The Huntington owns many fine portraits. I especially admire those by the great Sir Joshua Reynolds, who knew how to make a likeness look like it was painted from life. But none of the portraits in their collection are of Shakespeare. Only two likenesses of Shakespeare have been proven to be definitive. Both are posthumous. One is the funerary monument that looks over his grave inside Holy Trinity Church at Stratford-on-Avon, England. The other is an engraving by Martin Droeshout, printed in the First Folio of Shakespeare in 1623 (Shakespeare died in 1616). Many have claimed to own a portrait of Shakespeare, but only these two are proven to be the real thing.

It's thought that about 1,000 Shakespeare First Folios were printed back in 1623. Of the 228 still extant, one is housed at the Huntington Library. It's one of the most valuable books in the world and it's often on display for viewing by the likes of you and me.

I had long been using the Folio in my research when I had the good fortune to study Shakespeare in England one summer. My teachers included members of the Royal Shakespeare Company. I got to walk the ground Shakespeare walked. I went to Stratford-on-Avon and visited Shakespeare's grave. I returned to the States with a reverence for the bona fide genius of the man.

My First Folio is a 20th century facsimile copy of the original. Every once in a while I like to make a pilgrimage to the Huntington to see the real thing.

Monday, October 18, 2010

Zen Monday: #117


Zen Monday is the day you experience the photo and give us your thoughts rather than me telling you what I think the photo's about.

I look for a photo worth contemplating or, failing that, something odd or silly. And unless I absolutely must say something, I stay out of the comments box until the end of the day to avoid influencing the discussion.
You know, because it's so deep and meaningful.

There's no right or wrong. We're here to have fun.

Sunday, October 17, 2010

Good Souls

This is Boz. We're not sure of his history but after having lived with him for 7 1/2 years I can tell you it was probably something like this: he was loved and well treated. One day, someone left a gate open or a door unlatched. Boz got out and wandered. Dogs are like that. They're innocent creatures. They don't know it's dangerous out there. They just want a little adventure.

Boz (or whatever his name was then) didn't have a nametag and he didn't have a chip. He got lost. He got scared. Luckily, a good soul found him. Luckily, he ended up in a no-kill shelter. Lucky for him and lucky for us. I don't know if I've mentioned this before, but we're madly in love with him.

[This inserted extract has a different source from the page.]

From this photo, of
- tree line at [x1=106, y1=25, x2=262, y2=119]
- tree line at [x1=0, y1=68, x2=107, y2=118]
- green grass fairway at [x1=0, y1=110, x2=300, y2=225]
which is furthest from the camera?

A good soul put up signs in my neighborhood today:
I don't know this little guy's name. If you do, that's lucky for both of you. Please call the Humane Society at 626-792-7151 and claim him. Then get him chipped. Put a collar on him with your phone number on it. Then give him a kiss and be happy you're both so lucky.

Which brings me to Keera.
I wish I'd thought to post about Keera before, but the other dog's poster is what made me think of her. Keera's signs have been up in the hood for a few weeks. The part of the story I know is that her owner's home was broken into, and in the melee she ran out the door and disappeared. Rumor has it she was last seen in Altadena, but rumor is a part of the story I don't know. Have you seen her? I keep hoping someone found her and took her in.

Maybe Keera wasn't meant to get out. The point is, you never know. A collar with your phone number (a few bucks at the pet store) and a microchip (about $10-$15), are for your dog's safety.

Dogs are such good souls. I hope you know these two and have a chance to be a good soul for them.